In the aftermath of damaging weather patterns, one of the first reactions of people who are beginning the repair process is to reach out to their insurance company and start taking photos of the extent of the damage. Shortly after, contracting companies offer their services in affected areas. While most of these companies are legitimate and exercise ethical business practices, some may take another route to entice consumers to use their company over others. A key tactic of some of these companies is to claim they will waive the insurance deductible for services conducted.
A deductible may be a specific dollar amount or a percentage policyholders must pay before insurance companies issue full payment. Claiming to waive insurance deductibles without the insurer’s consent is illegal in Texas.
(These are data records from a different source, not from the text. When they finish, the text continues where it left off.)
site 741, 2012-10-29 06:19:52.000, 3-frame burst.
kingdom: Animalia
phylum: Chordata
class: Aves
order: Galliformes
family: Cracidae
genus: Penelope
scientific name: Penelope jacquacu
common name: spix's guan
A deductible is part of your home insurance policy, yet many contractors may claim they can assist you in avoiding the payment through several ways. The Texas Department of Insurance states contractors may provide an estimate for the work to be performed that is higher than the actual cost to repair your home and then uses the money paid by the insurance company to cover your deductible. Insurance companies may ask for proof that the deductible has been paid before it issues the full amount of your claim, which can be proven by a canceled check, money order receipt, credit card statement or a copy of the payment plan with your contractor.
Contractors who claim they will waive your deductible may be sending false information to your insurance company about the cost of repairs, which constitutes fraud. Additionally, contractors offering waived deductibles are likely to make up the difference in cost by cutting corners or using lower-quality products. In the world of home repair, taking shortcuts and using low-quality products often results in more claims and repairs later.
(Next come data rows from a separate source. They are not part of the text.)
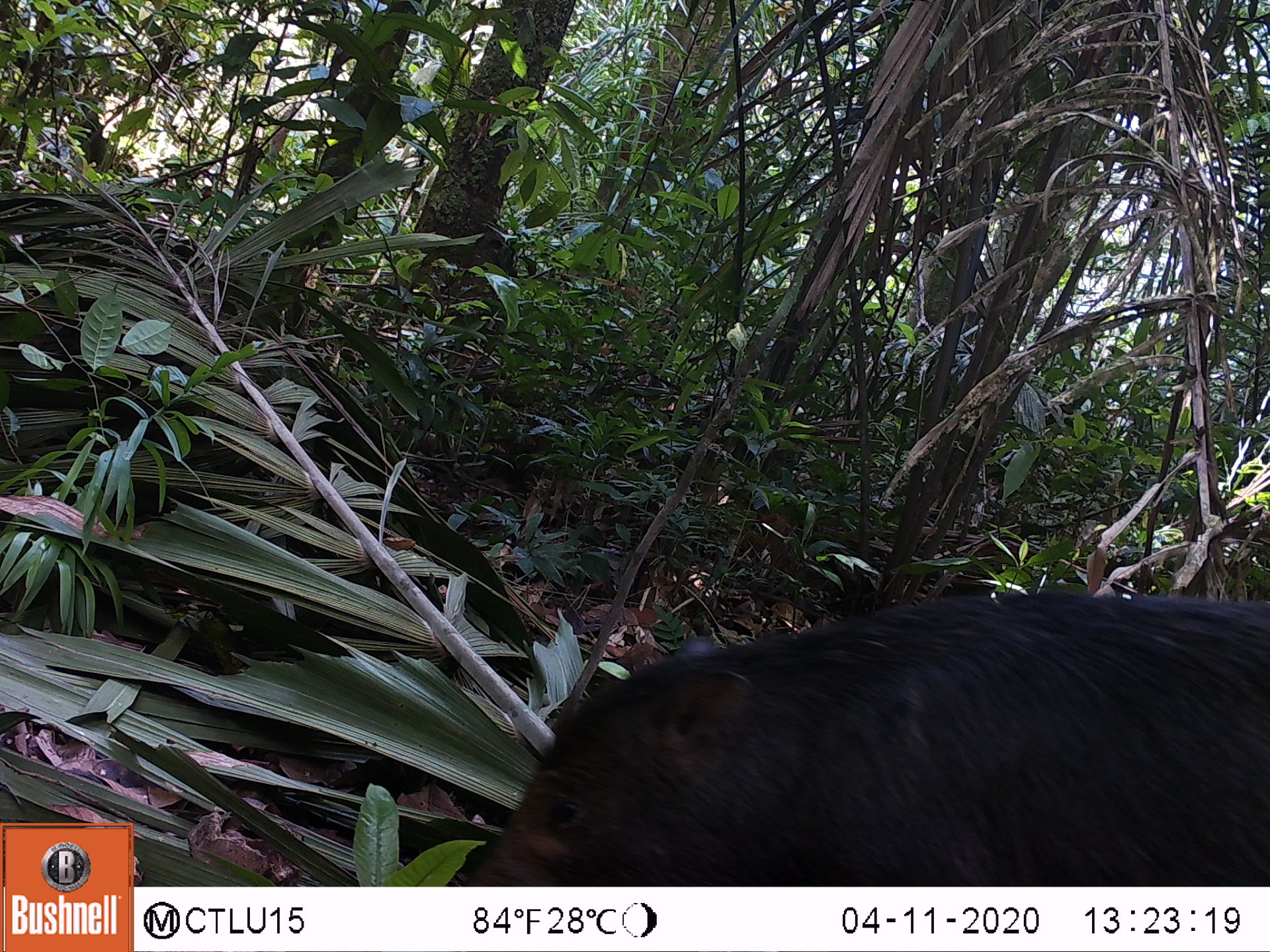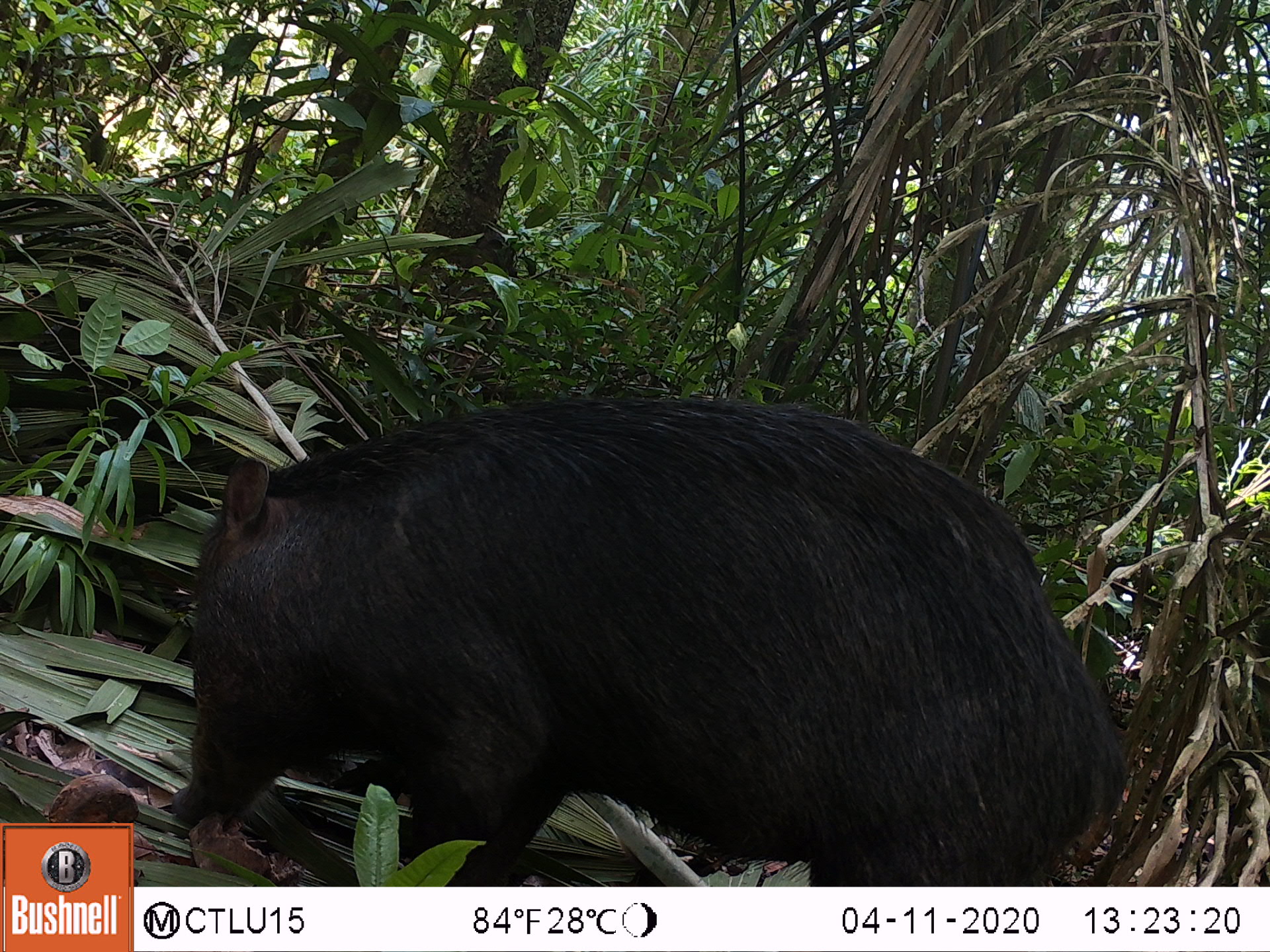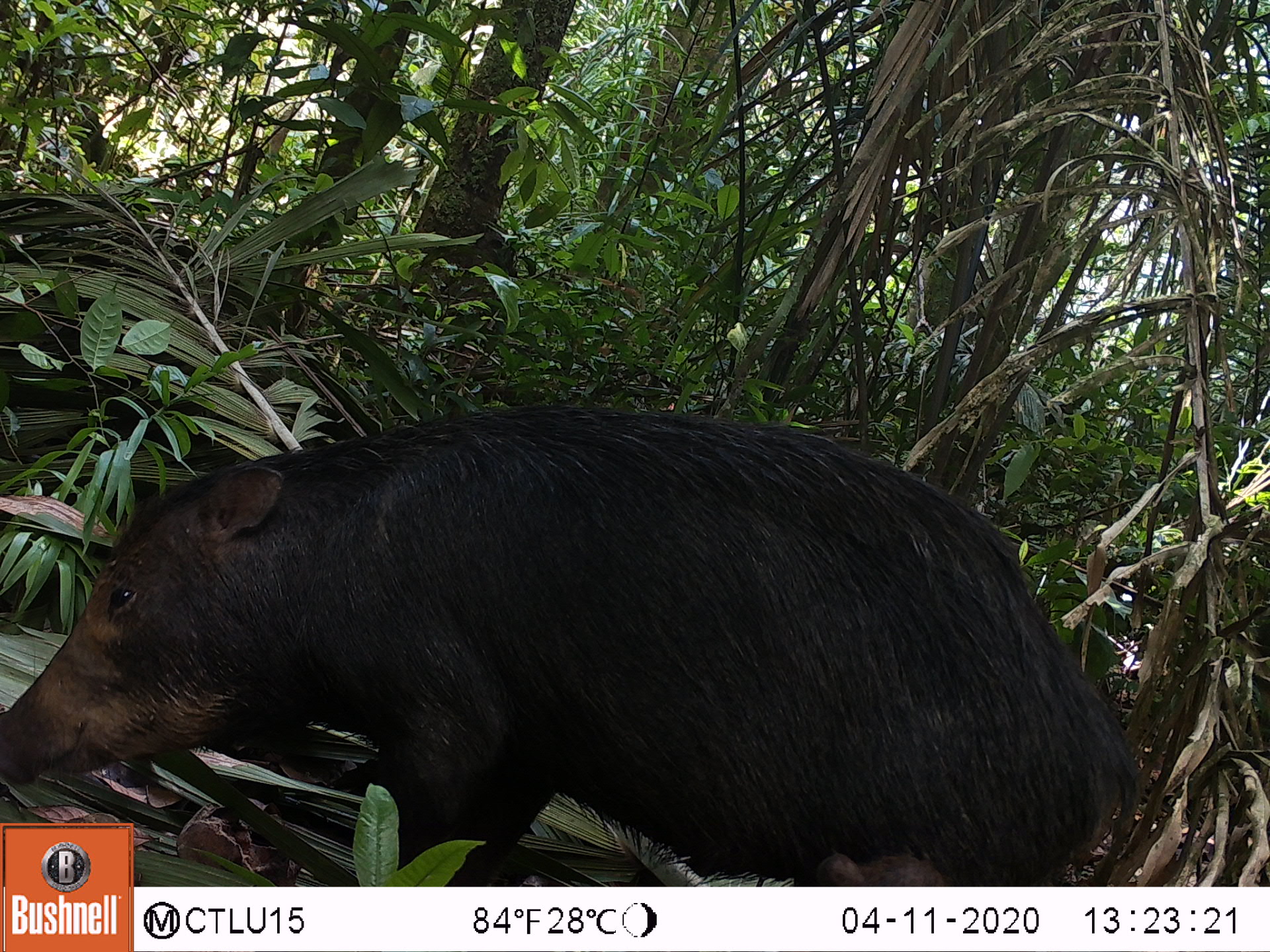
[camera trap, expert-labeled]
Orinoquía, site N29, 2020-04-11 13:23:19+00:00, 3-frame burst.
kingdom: Animalia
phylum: Chordata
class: Mammalia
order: Artiodactyla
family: Tayassuidae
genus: Tayassu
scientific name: Tayassu pecari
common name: white-lipped peccary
White-lipped peccary (Tayassu pecari).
To protect yourself from falling for possibly illegal and unethical practices by contracting services, Better Business Bureau recommends:
Contact your insurance company. If speaking with a contractor who offers to waive your deductible, reach out to your insurance company and check if they have been authorized to make that claim. Ultimately, it is the policyholder’s responsibility to make required payments, and failure to do so may affect policy coverage. Many insurance companies have local offices which may be able to direct you to local contracting services they trust.
Use a local company. Some unethical contractors make a habit of traveling to areas across the nation that have been affected by damaging weather patterns, whether it manifests as a tornado, hail, flooding or other natural disasters. Using a local company not only strengthens community businesses but provides a local office that homeowners can visit if they encounter any issues during or after the repair. Be sure to verify if the address and phone number provided is an actual location and is a working number.
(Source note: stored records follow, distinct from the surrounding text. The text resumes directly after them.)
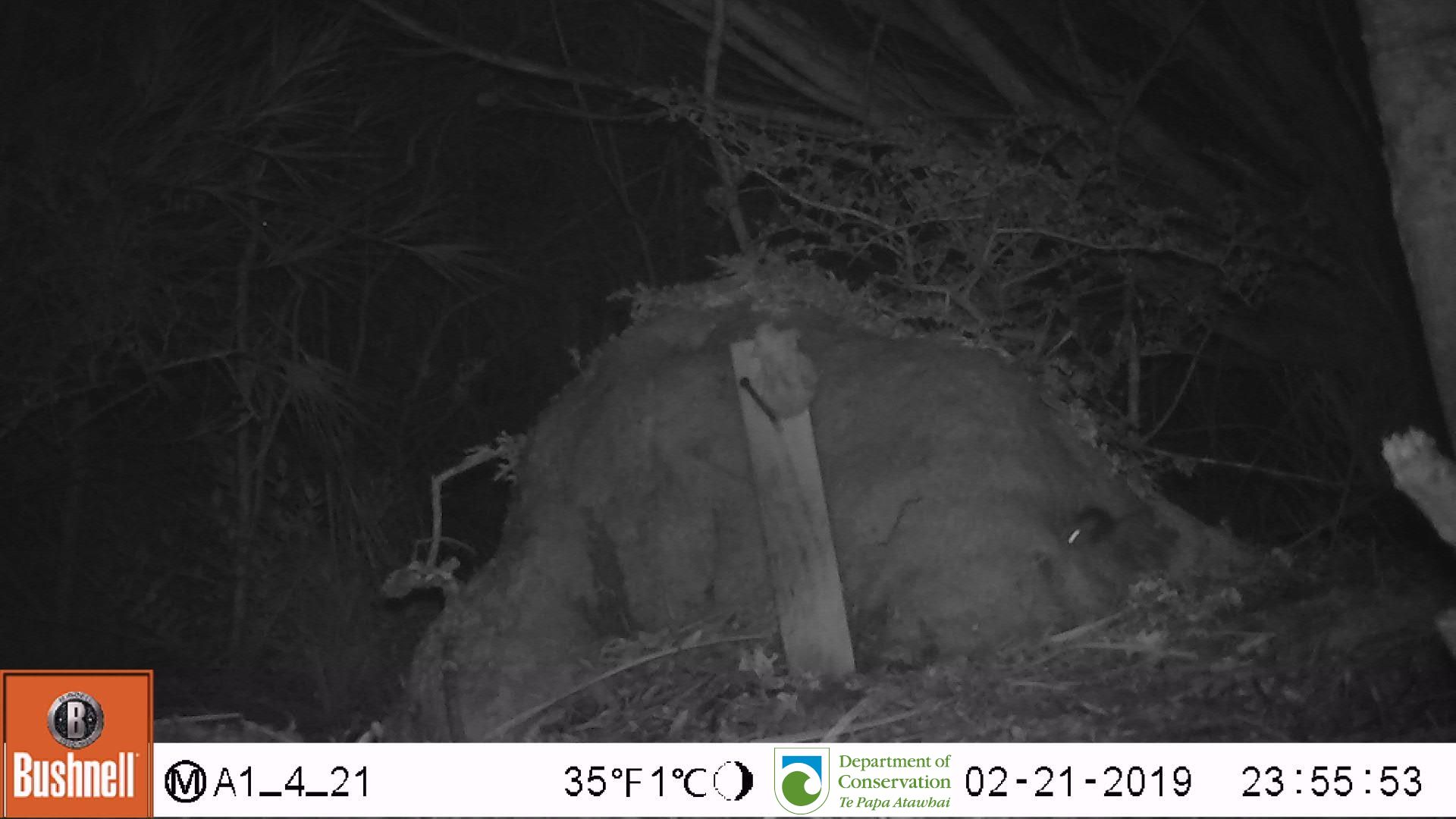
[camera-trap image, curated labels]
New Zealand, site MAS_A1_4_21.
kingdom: Animalia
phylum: Chordata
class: Mammalia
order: Rodentia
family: Muridae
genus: Mus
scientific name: Mus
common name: mouse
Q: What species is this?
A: Mouse (Mus).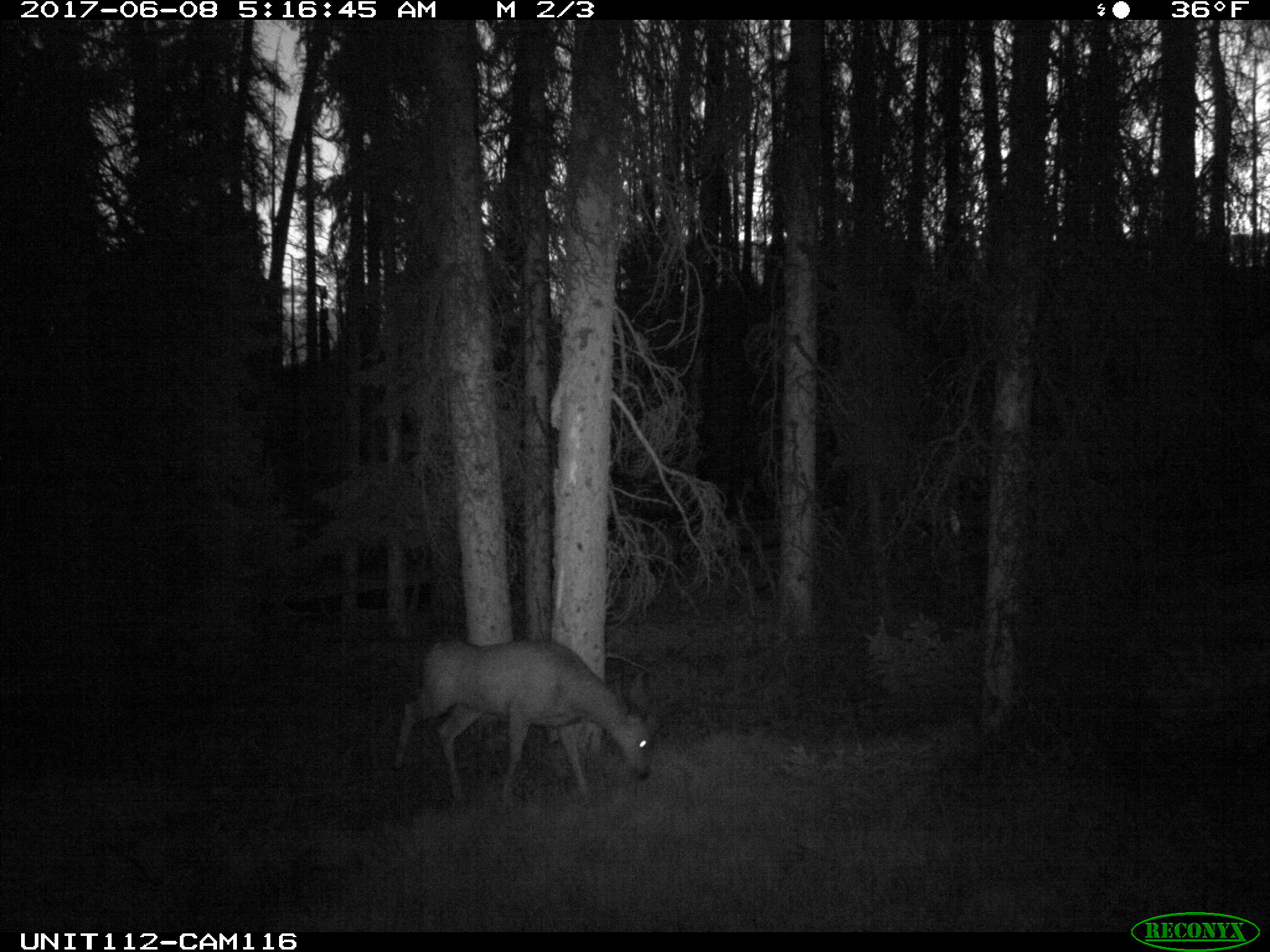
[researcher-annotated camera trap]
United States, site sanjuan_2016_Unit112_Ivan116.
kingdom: Animalia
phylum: Chordata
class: Mammalia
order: Artiodactyla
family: Cervidae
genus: Odocoileus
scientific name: Odocoileus hemionus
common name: mule deer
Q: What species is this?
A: Odocoileus hemionus (mule deer).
Research the contractor. Research the business online by typing in the contractor’s name along with ‘scam’ or ‘fraud’ and checking the results. Read what past customers have said about their experience with the business, but be cautious of reviews that present the business in an overwhelmingly positive light as they may be fabricated. See how responsive the business is to negative reviews or complaints and how they resolved the issue. Check if the business is BBB Accredited by searching on BBB.org or using the function to find Accredited Businesses near you, such as roofing contractors.
Get multiple estimates. At all points when contracting services, BBB recommends obtaining a minimum of three quotes or estimates from separate companies to help homeowners determine a realistic project cost. If one estimate is significantly less than the others, be cautious as the business has to make a profit to be sustainable. That profit may come from lower-quality products or shortcuts. Ask questions and avoid businesses that require a substantial percentage of the total cost of the project upfront.